Why sites are bugging you to reset your password
Some large security breaches that happened years ago are the gifts that keep on giving -- at least for hackers.
GitHub, a code repository, warned on Thursday that hackers were trying to access "a large number of GitHub.com accounts" by using email addresses and passwords that the fraudsters had acquired from earlier security breaches. It's just the latest scam where hackers have sought to tap into previously released caches of data by hoping they hit upon some people who rely on the same password again and again.
People who reuse their passwords are at higher risk of getting hacked because it can lead to a domino effect of infiltrated accounts. Even if you reuse passwords at sites that seem less sensitive than banking or financial services, that's still risky, given that hackers are often looking for personal information that can help them pull off other scams, such as taking out credit cards in your name.
"People need to realize it's time to stop trying to memorize your password," said Mark Kraynak, senior vice president at security firm Imperva. "I can only say this anecdotally, but I would say 100 percent of people reuse at least one password."
One of them is Facebook (FB) CEO Mark Zuckerberg, who was hacked because his password for LinkedIn (LNKD) -- which was breached four years ago, leading to the sale of data for 117 million users -- was the same for multiple other sites.
Consumers are also likely to use variants on a favorite password, which can make it easier for hackers to figure out how to get into the accounts, he said.
The issue is related to how some people rely on simple and common passwords for their accounts, or what SplashData calls the "worst passwords list." These are no-brainers for hackers because they're usually shockingly unoriginal passwords like "123456" or "password."
But consumers are also at risk if they create a more sophisticated password, yet reuse it at multiple sites. The issue is coming to the forefront now because of large breaches at companies including LinkedIn, MySpace and Tumblr, which, despite happening many years ago, are now resurfacing after emails and passwords were posted online.
That's why you may have received emails from companies like Netflix (NFLX), which search through data leaks to find which of their customers are at risk. Some Netflix customers have recently received emails alerting them that their credentials may have been compromised from one of those older breaches, according to security site KrebsonSecurity.
LinkedIn warned its customers in May that data stolen in 2012 was now available online, and it invalidated the passwords of accounts it believes were at risk.
"We recommend that you regularly change your LinkedIn password and if you use the same or similar passwords on other online services, we recommend you set new passwords on those accounts as well," it said in the email.
Rather than trying to create unique, hard-to-guess passwords -- which are never as random as consumers believe -- it's a better bet to use a password manager, which can automatically generate new, secure passwords and store your list of passwords. Examples include KeePass and and 1Password.

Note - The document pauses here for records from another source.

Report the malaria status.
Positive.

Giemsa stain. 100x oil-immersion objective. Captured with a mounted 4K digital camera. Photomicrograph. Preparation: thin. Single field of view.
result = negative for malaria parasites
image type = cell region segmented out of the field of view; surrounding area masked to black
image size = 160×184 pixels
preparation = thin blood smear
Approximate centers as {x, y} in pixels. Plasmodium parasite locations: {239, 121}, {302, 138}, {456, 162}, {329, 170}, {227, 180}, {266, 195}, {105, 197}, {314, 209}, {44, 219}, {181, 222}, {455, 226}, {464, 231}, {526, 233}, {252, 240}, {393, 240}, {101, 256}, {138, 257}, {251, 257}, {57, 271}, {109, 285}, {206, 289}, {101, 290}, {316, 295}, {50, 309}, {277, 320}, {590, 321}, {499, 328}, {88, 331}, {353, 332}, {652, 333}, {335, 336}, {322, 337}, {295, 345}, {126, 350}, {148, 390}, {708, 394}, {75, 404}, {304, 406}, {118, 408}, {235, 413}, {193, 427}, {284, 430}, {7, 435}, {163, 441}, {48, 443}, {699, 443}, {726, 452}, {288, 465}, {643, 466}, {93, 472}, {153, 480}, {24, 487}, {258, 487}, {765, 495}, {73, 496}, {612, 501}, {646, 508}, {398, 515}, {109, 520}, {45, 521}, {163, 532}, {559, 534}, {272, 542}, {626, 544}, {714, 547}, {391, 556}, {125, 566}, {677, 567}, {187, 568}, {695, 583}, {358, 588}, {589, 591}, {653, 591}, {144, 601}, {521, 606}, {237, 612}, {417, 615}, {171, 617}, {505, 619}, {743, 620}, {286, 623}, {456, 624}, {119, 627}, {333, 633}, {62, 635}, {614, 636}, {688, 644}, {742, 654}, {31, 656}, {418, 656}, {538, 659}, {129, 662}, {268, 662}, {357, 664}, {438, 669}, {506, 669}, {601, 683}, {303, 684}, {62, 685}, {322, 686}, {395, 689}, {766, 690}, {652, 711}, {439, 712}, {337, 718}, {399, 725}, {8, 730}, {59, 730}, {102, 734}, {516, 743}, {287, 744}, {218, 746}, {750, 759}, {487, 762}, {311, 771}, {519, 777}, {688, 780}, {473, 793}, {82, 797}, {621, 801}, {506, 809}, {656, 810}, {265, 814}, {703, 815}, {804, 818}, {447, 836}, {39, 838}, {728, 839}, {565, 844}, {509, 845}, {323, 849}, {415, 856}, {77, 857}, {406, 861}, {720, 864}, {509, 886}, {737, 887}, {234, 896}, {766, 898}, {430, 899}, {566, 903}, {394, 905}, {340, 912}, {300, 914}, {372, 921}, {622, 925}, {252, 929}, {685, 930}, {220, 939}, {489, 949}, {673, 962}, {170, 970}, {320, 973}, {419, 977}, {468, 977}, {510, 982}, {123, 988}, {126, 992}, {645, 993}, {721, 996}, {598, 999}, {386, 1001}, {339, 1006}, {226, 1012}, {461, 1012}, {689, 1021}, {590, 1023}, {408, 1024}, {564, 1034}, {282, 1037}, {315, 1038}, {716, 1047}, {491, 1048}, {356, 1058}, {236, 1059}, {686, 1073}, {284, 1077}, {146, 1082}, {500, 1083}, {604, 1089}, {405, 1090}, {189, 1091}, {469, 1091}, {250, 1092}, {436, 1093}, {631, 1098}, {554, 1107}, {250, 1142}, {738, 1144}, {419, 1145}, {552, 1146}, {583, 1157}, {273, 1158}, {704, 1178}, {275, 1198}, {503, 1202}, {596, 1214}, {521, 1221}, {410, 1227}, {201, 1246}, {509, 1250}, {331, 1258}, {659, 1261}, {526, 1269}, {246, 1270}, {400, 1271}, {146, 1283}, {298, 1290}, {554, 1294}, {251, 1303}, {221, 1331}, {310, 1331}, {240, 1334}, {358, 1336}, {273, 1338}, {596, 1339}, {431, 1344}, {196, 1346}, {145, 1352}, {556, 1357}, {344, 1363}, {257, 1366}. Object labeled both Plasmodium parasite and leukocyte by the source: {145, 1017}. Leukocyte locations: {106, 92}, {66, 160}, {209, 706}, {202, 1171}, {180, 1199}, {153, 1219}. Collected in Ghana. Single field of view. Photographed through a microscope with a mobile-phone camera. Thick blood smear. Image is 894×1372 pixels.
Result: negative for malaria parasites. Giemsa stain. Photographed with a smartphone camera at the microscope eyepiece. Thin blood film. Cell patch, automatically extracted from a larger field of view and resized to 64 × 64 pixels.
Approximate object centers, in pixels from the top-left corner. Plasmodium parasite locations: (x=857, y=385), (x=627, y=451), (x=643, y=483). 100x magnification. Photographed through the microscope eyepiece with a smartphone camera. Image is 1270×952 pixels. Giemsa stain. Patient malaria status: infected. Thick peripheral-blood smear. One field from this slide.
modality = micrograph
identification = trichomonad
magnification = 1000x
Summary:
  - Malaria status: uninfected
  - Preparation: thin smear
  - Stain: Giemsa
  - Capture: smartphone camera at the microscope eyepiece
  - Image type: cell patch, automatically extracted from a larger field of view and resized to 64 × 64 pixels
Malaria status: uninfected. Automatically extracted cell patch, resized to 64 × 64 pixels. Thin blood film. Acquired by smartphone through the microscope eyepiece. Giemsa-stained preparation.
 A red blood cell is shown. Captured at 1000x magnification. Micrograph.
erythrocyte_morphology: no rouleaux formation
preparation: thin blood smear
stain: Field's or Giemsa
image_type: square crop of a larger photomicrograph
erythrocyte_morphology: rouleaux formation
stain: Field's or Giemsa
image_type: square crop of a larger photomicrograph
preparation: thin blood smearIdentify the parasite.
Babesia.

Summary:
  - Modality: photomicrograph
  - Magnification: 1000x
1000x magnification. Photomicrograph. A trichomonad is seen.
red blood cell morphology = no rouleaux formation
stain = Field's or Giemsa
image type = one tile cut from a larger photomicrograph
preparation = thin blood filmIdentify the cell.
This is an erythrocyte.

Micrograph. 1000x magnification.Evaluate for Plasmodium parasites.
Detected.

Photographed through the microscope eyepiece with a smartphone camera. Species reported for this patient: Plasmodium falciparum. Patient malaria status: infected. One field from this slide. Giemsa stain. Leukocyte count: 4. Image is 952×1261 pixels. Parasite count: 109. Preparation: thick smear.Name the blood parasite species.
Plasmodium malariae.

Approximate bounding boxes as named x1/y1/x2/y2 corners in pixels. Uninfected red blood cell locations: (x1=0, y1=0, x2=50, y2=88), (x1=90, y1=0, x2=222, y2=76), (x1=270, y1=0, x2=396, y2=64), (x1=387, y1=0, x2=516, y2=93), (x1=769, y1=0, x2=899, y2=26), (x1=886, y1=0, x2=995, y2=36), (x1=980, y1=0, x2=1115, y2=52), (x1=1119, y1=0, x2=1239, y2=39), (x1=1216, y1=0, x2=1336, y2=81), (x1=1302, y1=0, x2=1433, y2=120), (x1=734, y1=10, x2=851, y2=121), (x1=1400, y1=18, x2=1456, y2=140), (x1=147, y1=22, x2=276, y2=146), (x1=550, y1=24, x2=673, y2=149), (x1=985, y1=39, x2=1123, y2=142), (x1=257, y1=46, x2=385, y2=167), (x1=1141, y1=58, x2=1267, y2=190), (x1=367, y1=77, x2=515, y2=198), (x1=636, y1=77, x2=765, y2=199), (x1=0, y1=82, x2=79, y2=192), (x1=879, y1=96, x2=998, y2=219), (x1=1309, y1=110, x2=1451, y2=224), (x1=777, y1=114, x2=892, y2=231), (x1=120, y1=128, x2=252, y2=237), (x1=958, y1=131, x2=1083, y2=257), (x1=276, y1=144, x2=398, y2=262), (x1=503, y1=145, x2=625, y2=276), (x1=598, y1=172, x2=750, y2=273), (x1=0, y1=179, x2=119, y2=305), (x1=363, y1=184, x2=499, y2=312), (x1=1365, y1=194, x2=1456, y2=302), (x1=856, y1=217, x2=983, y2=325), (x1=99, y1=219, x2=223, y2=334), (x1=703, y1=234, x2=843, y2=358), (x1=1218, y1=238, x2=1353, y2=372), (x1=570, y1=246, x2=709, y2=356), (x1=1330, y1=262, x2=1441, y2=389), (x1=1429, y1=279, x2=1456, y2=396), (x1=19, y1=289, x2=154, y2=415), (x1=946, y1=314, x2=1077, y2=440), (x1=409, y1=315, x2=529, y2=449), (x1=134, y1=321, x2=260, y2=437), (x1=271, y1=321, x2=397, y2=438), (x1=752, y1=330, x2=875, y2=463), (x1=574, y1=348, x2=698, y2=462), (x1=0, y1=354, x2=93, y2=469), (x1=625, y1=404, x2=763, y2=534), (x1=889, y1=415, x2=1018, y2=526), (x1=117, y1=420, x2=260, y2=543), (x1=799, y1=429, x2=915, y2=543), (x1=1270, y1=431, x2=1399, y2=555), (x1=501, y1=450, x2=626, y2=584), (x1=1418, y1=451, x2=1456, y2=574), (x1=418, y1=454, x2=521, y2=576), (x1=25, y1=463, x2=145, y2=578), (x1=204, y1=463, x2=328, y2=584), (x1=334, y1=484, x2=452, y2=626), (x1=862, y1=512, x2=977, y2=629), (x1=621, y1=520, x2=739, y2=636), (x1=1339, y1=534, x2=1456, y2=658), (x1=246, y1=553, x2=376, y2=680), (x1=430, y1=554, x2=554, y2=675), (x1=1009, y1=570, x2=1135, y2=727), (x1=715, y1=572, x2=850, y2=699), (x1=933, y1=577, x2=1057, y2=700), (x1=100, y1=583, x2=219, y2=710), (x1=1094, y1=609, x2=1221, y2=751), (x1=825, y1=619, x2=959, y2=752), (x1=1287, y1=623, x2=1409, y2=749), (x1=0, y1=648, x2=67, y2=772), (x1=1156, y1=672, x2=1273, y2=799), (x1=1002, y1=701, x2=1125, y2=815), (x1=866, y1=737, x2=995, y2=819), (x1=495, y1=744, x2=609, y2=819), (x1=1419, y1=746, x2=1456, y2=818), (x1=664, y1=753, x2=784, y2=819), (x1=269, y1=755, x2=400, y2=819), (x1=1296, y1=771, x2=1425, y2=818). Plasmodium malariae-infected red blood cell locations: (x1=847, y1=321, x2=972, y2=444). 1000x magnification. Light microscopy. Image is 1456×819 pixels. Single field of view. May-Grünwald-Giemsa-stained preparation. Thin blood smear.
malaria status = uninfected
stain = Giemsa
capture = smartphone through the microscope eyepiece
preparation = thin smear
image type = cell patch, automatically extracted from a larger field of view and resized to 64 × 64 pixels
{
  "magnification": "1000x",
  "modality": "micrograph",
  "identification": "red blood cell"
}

On top of that, you should use two-factor authentication, which is offered by many email and social media companies. The site will ask for your mobile phone number, so that if you login from another device or want to reset your account, it'll send your phone a code that you'll need to enter to gain access to the account.
Kraynak's advice? "Be realistic," he said. "People probably have 100 passwords they need to remember. The reason they reuse them is no one can remember them. That's why I recommend a password manager."